Phylogenetic Analysis
Sequencing results were assembled by using SeqAssem version 09/2004 (http://www.gwdg.de/~dhepper/Sequences were subsequently queried against the NCBI nonredundant database by using both nucleotide-BLAST [blastn] and protein-BLAST [blastp] programs and compared by alignment with the ClustalW algorithm in BioEdit (16). Concatenated DNA alignments of the 7 housekeeping genes were used for phylogenetic analysis. The phylogenetic relationship among the 64 pneumococcal strains was inferred by using the Bayesian approach (17), a variant of the maximum likelihood algorithm. Although eBURST (18,19) defines clonality based on 6/7 shared alleles, the Bayesian approach allows resolution of clonality based on 7/7 alleles. Thus, the Bayesian approach allows branch placement, due to differing alleles, into a paraphyletic clade versus clustering as a monophyletic clade. Clade credibility for the consensus tree topology was calculated by using MrBayes version 3.0b4 (20) with the following parameters: 1 million generations, 4 simultaneous Monte Carlo chains, and exclusion of the first 1,000 trees. The tree was rooted by using data from the S. pneumoniae TIGR4 strain (21) as an outgroup. An evolutionary model of nucleotide substitution was selected by using the MrModeltest program version 2.1 (22).
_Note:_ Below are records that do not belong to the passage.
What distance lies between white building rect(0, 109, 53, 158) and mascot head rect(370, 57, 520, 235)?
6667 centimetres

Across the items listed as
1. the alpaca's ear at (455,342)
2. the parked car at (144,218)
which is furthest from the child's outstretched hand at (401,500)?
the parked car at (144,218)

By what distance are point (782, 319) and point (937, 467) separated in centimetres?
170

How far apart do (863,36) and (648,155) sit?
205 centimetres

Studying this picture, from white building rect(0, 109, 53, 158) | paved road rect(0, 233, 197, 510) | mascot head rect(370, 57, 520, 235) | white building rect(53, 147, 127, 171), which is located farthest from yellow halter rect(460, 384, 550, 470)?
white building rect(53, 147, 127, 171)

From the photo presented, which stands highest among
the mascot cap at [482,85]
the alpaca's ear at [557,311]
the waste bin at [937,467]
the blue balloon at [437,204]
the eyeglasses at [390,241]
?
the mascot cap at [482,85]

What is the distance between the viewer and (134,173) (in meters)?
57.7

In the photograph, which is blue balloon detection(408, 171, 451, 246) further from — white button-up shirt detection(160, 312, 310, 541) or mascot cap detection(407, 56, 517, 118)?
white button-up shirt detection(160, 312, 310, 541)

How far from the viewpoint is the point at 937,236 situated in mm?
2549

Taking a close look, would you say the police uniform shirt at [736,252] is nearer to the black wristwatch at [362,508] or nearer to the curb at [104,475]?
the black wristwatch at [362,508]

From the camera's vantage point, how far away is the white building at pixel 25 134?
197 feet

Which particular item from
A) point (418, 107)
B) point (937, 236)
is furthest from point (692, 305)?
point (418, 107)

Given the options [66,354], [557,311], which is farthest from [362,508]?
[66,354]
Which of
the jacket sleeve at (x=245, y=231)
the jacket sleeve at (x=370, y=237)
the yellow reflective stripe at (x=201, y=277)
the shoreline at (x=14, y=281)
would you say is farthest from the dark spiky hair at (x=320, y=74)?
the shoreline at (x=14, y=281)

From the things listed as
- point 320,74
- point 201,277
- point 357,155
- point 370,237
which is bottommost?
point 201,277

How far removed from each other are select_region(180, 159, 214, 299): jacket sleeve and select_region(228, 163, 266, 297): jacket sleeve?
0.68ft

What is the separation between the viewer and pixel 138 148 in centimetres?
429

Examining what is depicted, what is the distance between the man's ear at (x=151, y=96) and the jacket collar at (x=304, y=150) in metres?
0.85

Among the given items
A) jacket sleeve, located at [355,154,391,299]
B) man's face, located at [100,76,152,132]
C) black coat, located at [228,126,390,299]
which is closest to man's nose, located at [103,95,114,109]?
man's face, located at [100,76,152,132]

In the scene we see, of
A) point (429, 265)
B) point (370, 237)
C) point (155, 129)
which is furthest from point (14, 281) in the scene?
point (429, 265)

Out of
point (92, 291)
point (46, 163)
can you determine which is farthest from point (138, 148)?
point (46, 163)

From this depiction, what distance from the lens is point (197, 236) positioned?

We analyzed 64 nasopharyngeal strains from patients in whom homozygous sickle cell disease (HgbSS), hemoglobin SC sickle cell disease (HgbSC), or hemoglobin Sβ+ thalassemia (HgbSβ+) was diagnosed. Antimicrobial drug–susceptibility results are represented in Tables 1 and 2. Fifty-one percent (33/64) of the strains were penicillin-resistant (intermediate strains included). Of these strains, 14 (42%) of 33 were resistant to cefotaxime. No serotypes consistently correlated with antimicrobial drug resistance (Table 2).
All strains were subjected to MLST and phylogenetic analysis (Table 2, Figure). Isolates were designated as novel if they possessed ≥1 unrecognized alleles based upon known sequences listed in the MLST database. Isolates were designated as nontypeable (NT) if the allele profile was not listed in the MLST database. The 31 penicillin-sensitive strains were distributed broadly through 19 known STs (13, 43, 62, 124, 146, 176, 180, 205, 208, 425, 433, 439, 447, 547, 647, 690, 876, 899, and 1499), 2 putative novel strains (1752 and pending ST), and 3 NT strains (1755 and 1757). Intermediate penicillin resistance (n = 24) was also broadly represented by 8 known STs (37, 199, 236, 344, 384, 460, 660, and 690), 4 novel STs (1754 and 3 distinct STs with pending designations), and 2 NT sequence types (1756 and pending ST referred to as NT3) (Table 2).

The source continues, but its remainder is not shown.